This is my hut site on The Solway. It's on a farm called Torr which I own jointly with my brother. The white dot is the car park beside my house. The blue dot is the one remaining hut of 5 that were here in the 50s. The red dots are the 6 new huts.
This is the story of the development of this site which, for me, moved from the realms of dreams and into reality after I attended the Hutters Rally in Kirkcaldy in 2016. I'll try to be brief but there's quite a lot to tell.
After the Rally I spoke to the remaining hutters who were supportive, I visited a hut site nearby at Palnackie and did lots of homework.
In early 2017 I contacted Catherine, a planning adviser, to help me with the next step which was how exactly to approach the planners. She assured me that no Environmental Impact Assesment would be needed as although the site was over 2ha (It's 34ha) 5 or 6 huts added together wouldn't cover anything like that area. She also said that once upon a time you could phone the planners and just have a chat but that now, with shortage of staff and time they prefered e-mails and took ages to reply. However it was just my luck that in a couple of weeks Karen Grant was going to be speaking at the Dumfries branch of The Town Planning Institute and that Catherine was going and would speak to the planners there. She was able to flag up to them that someone was interested and found them to be fairly positive. She recomended that I wait utill January 2018 when the new Local Development Plan for Dumfries and Galloway would be available in draft and hopefully there would be some detail in about huts. Also it would give planners time to get their heads round the new legislation (Also in that time the requirement for building warrant was dropped)
Meanwhile I started gathering potential hutters. We looked at sites for huts(preferaly ones that needed no removal of trees and could be accessed at least with a tractor and trailer). We looked at designs and got the local joiner to talk through what it might cost to build. Towards the end of the year I found someone to do a wildlife survey which had to be done over the full area as final hut sites hadn't been decided on(but was also of interest for getting a baseline of the habitats on that bit of land for future comparison). I told the Community Council about my plans and secured their support. Later I put together a story board about the project which was in the village shop and then in the village hall for a couple of months. In the end, the Local Development Plan didn't have much detail about huts and also the Pre Planning Service, which would have been useful, had been suspended. However, Catherine had another word with the planners and we decided to press on.
Having decided to let the hutters pick their own sites and design their own huts, Catherine had hoped that he planners might accept a general design statement. When it came to the time they said tey wanted more detail of what the huts would look like therefore drawings were going to be required for each hut. The hutters had spent plenty of time thnking and dreaming and by this time had some quite different designs. Marc, the architect also reckoned we would need topographical surveys for each site because of the terrain and lack of datum ponts. I consulted a few people and argued a bit. He was quite insistant but said I could try without if I wated to but in the end I didn't want to risk holding things up. At this point, seeing what it was going to cost, I consulted with the familly thinking we might have to stop and rethink. Fortunately at that point we had some funds available and I got the nod!
In early spring 2018 the hutters all met with the joiner who was building my hut and the architect who from there liased directly with the individual hutters to plot and plan their huts.

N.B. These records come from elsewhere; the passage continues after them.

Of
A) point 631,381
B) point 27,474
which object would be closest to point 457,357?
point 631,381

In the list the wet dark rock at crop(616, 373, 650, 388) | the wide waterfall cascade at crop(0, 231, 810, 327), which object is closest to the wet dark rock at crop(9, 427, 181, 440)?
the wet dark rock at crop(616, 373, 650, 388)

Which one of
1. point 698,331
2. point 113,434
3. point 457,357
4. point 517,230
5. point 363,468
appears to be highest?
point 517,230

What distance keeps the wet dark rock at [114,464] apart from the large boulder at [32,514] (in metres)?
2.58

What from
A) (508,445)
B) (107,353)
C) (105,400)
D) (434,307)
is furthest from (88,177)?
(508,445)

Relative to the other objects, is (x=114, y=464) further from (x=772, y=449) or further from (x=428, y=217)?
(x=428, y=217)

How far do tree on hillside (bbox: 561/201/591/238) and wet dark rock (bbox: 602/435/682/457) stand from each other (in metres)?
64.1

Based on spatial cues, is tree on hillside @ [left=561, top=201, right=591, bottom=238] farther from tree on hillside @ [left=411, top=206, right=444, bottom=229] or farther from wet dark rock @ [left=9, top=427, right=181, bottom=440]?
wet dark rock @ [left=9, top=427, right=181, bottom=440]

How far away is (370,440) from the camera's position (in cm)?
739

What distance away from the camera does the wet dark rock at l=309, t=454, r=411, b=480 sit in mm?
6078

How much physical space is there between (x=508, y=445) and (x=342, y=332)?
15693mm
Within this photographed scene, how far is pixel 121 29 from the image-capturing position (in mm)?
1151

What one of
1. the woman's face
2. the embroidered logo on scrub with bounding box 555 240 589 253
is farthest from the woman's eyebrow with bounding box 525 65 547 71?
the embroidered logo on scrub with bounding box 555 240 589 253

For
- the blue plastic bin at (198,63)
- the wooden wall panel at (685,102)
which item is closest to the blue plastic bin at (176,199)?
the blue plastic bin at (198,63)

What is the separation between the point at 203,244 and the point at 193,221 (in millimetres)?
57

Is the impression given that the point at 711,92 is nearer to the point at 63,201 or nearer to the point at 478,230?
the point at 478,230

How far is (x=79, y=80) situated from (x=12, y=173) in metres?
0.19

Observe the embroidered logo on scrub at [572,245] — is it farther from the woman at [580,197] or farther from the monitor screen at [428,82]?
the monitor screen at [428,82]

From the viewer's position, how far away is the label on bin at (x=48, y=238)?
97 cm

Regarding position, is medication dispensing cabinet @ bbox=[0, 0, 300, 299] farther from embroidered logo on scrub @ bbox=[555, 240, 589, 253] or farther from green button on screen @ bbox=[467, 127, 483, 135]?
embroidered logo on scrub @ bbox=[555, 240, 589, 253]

The plans were submitted on 5th July 2019 and were returned because the fee was wrong. We were led to believe the fee would be £400 (or therebouts) but because the huts were all fixed down to the ground they were considered "structures" and the fee was in fact to be £2016!
There were no objections from the public and no significant issues from other departments. The Roads Department said that if there had been more than 6 they would have wanted an upgrade of the mile long access track and passing places added. I don't know what quality of upgrade would have been required.Permission was granted on 10th September 2019 with very little in the way of conditions. The application can be viewed on the Dumfries and Galloway Council web site. The code is 18/1031/FUL or type in Torr Auchencairn.
Here are the figures
£700 Planning advisor
£1830 Wildlife survey inc VAT which we claimed back through the business
£2880 Topographical survey inc VAT (reclaimed as above)
£1011 x 6 Plans for planning appication (Architect not VAT registered)
£800 x 5 Detailed plans for building. Only charged for 5 as simpler because of no building warrant requirement
£115 for consultation with engineer over a couple of things
£2016 Planning fee
£300 Solicitor to help draw up lease
Total, not far off £18000
The advisor was essential. I wouldn't have got going without her. The wildlife survey would have been much less if the huts had been clustered together more or I had just had an area around each hut surveyed. Making the huts all the same design or just 2 or 3 designs would have made big savings.Also, not having to fix huts down would save on planning fee(and building costs) Most sites dont need topographical surveys (or at least not 6) but worth bearing in mind. An engineers input can be largely be avoided by keeping it simple and avoiding tricky terrain.
I have posted stuff about toilet elsewhere and will put something up about the cost of building m hut shortly.